One of the first things we do after launching a website nowadays is connect to Google Analytics. A little bit down the road we’ll connect more “out-of-box” analytics tools to calculate funnels, retention, A/B tests, and more.
These tools are great and work fine until a company gets bigger and analytics requirements get more sophisticated. It’s time to set up a data infrastructure, which means selecting a data collection tool, ETL tool, data warehouse, and BI tool on top of that.
In the startup world this usually happens when a company has raised Series A and has around 25-50 employees. Google Analytics and other web analytics tools are not enough anymore. Their costs are rising, but requirements wise they are not delivering what you need. Also, at this point you probably have a lot of data in other places as well, such as production databases, marketing and sales tools, and you want your reports to consolidate data from all these places.
For the scope of this blog post, we’ll give you an overview of the best data collection tools specifically for events data.
You can probably build a simple proof of concept with AJAX requests sending events to your server and then writing it to your database in a couple of hours. But, for a production-ready solution at scale it could easily become a full-time job for several engineers at your company.
We’ve seen companies having this and loving it, and other companies suffering from maintenance and hoping to move away from this in-house setup to data collection tools at some point.
We’d recommend almost never doing it yourself, unless you have very specific requirements and/or a use case, where it’s impossible (or highly inefficient) to use available on-the-market options.
Pros: It is fun to write a code.
Cons: You probably need to focus on your core business instead.
Segment is quite popular for organizing events that stream to services, such as Google Analytics, Mixpanel, etc. We see that it became a part of the stack for a lot of companies early on. In a case when you have Segment already, it could be one of the most painless ways to “upgrade to SQL.” You just need to enable your warehouse as a data source and you’re good to go.
Pricing depends on monthly active users, Segment calls it Monthly Tracking Users (MTU). If you have a lot of users, which is usually the case for fast growing B2C startups, Segment could become quite expensive: 100,000 MTU is ~ $1,000 per month.
Segment could be a good option if you already use it to route events to different destinations and you don’t expect a high volume of monthly active users.
Pros: Easy to start if you already use Segment; good ecosystem with a lot of guides and ready to go solutions.
Cons: Vendor lock-in; your bill could go crazy.
Snowplow is an open source web, mobile, and event analytics platform. Since it’s open source you don’t have a vendor lock-in here and should not have to worry about bills getting crazy. However, the initial implementation could be pretty expensive and you probably need to hire a consultant if your team doesn’t have enough experience.

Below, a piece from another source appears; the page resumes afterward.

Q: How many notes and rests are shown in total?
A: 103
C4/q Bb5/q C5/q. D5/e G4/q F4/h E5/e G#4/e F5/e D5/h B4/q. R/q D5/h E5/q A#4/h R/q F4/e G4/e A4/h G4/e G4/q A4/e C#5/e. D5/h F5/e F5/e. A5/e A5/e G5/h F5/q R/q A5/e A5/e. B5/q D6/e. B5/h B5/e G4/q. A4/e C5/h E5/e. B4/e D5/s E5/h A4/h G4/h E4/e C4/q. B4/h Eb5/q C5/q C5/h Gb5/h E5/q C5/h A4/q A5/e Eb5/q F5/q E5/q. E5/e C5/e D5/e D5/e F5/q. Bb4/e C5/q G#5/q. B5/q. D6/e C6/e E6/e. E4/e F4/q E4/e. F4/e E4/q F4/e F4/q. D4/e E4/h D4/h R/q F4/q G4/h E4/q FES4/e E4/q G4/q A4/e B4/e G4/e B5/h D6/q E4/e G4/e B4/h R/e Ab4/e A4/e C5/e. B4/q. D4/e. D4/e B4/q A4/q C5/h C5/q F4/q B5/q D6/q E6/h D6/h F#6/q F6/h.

There are some options to make it easier, such as hosting your Snowplow collector at third party providers. As you scale, you can always host it yourself at some point.
Besides initial cost, you should also consider future maintenance, since you’re going to host it yourself. Snowplow itself is battle tested and production ready on a big scale. It is more a question of getting enough expertise to implement and maintain it later.

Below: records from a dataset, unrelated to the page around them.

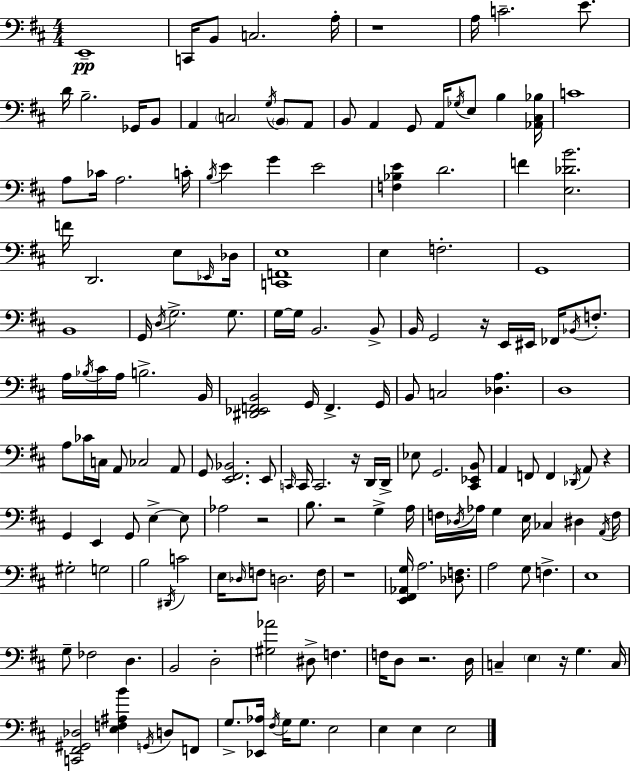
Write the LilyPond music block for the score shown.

{
  \clef bass
  \numericTimeSignature
  \time 4/4
  \key d \major
  e,1--\pp | c,16 b,8 c2. a16-. | r1 | a16 c'2.-- e'8. | \break d'16 b2.-- ges,16 b,8 | a,4 \parenthesize c2 \acciaccatura { g16 } \parenthesize b,8 a,8 | b,8 a,4 g,8 a,16 \acciaccatura { ges16 } e8 b4 | <aes, cis bes>16 c'1 | \break a8 ces'16 a2. | c'16-. \acciaccatura { b16 } e'4 g'4 e'2 | <f bes e'>4 d'2. | f'4 <e des' b'>2. | \break f'16 d,2. | e8 \grace { ees,16 } des16 <c, f, e>1 | e4 f2.-. | g,1 | \break b,1 | g,16 \acciaccatura { d16 } g2.-> | g8. g16~~ g16 b,2. | b,8-> b,16 g,2 r16 e,16 | \break eis,16 fes,16 \acciaccatura { bes,16 } f8.-. a16 \acciaccatura { bes16 } cis'16 a16 b2.-> | b,16 <dis, ees, f, b,>2 g,16 | f,4.-> g,16 b,8 c2 | <des a>4. d1 | \break a8 ces'16 c16 a,8 ces2 | a,8 g,8 <e, fis, bes,>2. | e,8 \grace { c,16 } c,16 c,2. | r16 d,16 d,16-> ees8 g,2. | \break <cis, ees, b,>8 a,4 f,8 f,4 | \acciaccatura { des,16 } a,8 r4 g,4 e,4 | g,8 e4->~~ e8 aes2 | r2 b8. r2 | \break g4-> a16 f16 \acciaccatura { des16 } aes16 g4 | e16 ces4 dis4 \acciaccatura { a,16 } f16 gis2-. | g2 b2 | \acciaccatura { dis,16 } c'2 e16 \grace { des16 } f8 | \break d2. f16 r1 | <e, fis, aes, g>16 a2. | <des f>8. a2 | g8 f4.-> e1 | \break g8-- fes2 | d4. b,2 | d2-. <gis aes'>2 | dis8-> f4. f16 d8 | \break r2. d16 c4-- | \parenthesize e4 r16 g4. c16 <c, fis, gis, des>2 | <e f ais b'>4 \acciaccatura { g,16 } d8 f,8 g8.-> | <ees, aes>16 \acciaccatura { fis16 } g16 g8. e2 e4 | \break e4 e2 \bar "|."
}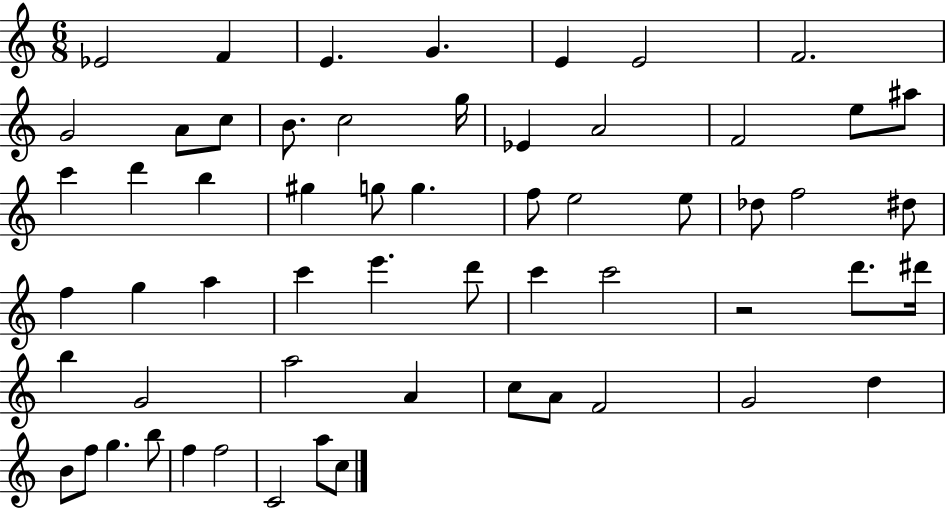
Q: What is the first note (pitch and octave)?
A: Eb4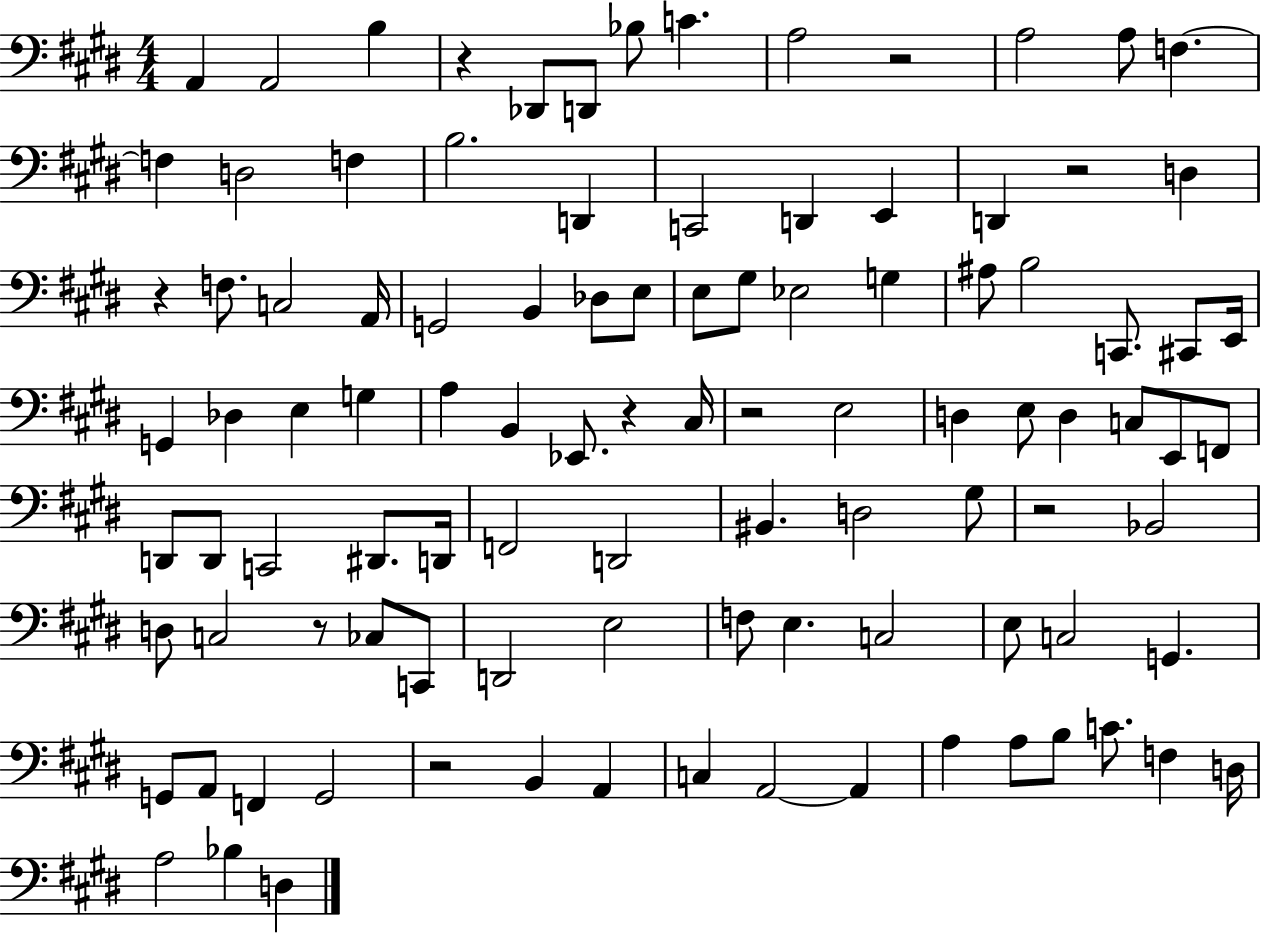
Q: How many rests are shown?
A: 9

Pros: No vendor lock-in, good ecosystem with technology and consultant partners.
Cons: Initial implementation could be quite expensive.

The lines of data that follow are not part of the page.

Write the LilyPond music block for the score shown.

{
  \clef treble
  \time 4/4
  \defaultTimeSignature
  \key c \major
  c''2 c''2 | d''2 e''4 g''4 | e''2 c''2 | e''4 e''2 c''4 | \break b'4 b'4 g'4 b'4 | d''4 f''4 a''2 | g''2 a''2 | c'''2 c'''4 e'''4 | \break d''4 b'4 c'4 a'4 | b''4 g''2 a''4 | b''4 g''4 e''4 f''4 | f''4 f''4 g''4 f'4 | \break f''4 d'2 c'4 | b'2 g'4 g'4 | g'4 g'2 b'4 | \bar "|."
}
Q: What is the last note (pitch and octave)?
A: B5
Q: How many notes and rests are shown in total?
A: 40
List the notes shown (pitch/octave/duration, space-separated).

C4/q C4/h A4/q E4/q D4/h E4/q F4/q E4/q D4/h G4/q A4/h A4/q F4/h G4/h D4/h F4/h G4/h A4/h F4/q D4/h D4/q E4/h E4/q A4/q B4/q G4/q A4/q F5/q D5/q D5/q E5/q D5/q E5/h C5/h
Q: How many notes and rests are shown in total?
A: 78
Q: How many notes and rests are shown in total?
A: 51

Firebase started as a realtime backend-as-a-service. After it was acquired by Google in 2014, Firebase evolved into a bigger platform providing more features besides realtime backend, such as crash reporting, push notifications, and analytics.
With Firebase Analytics you can collect events data and assign properties to users. But the reason we mentioned it in our data collection tools overview is that it has native BigQuery integration, which makes it very convenient to load your data from Firebase to BigQuery.
It’s a go-to option if you already use other Firebase features, you have BigQuery, and are ready to have a long-term relationship with Google Infrastructure.
Pros: Easy to start if you have Firebase already; scales perfectly; affordable pricing.
Cons: Lock-in on Google Cloud products; iOS/Android only
Heap is a mobile and web analytics platform, similar to Mixpanel or Amplitude. The main difference of Heap is that it tracks everything automatically, you don’t need to specify events you want to send in your app. You create new events in the Heap interface by setting some rules, for example: a click on a specific button on a specific page could be considered a “Purchase event.”
Also, what makes Heap different and why it is here in the data collection tools list is that Heap provides a SQL feature, which basically is a managed Redshift instance. Heaps "owns" warehouse, but you can connect your BI tool by requesting credentials from the Heap team.
The “codeless” event creation is probably not a huge bonus here, since you want your data team to control your raw data and expose transformed data models to end users. However, not placing snippets of Heap’s code across your application to send events could make life easier in case of migration away from Heap.
Pros: Easy to start for Heap users.
Cons: Vendor lock-in both on data collection and data warehousing.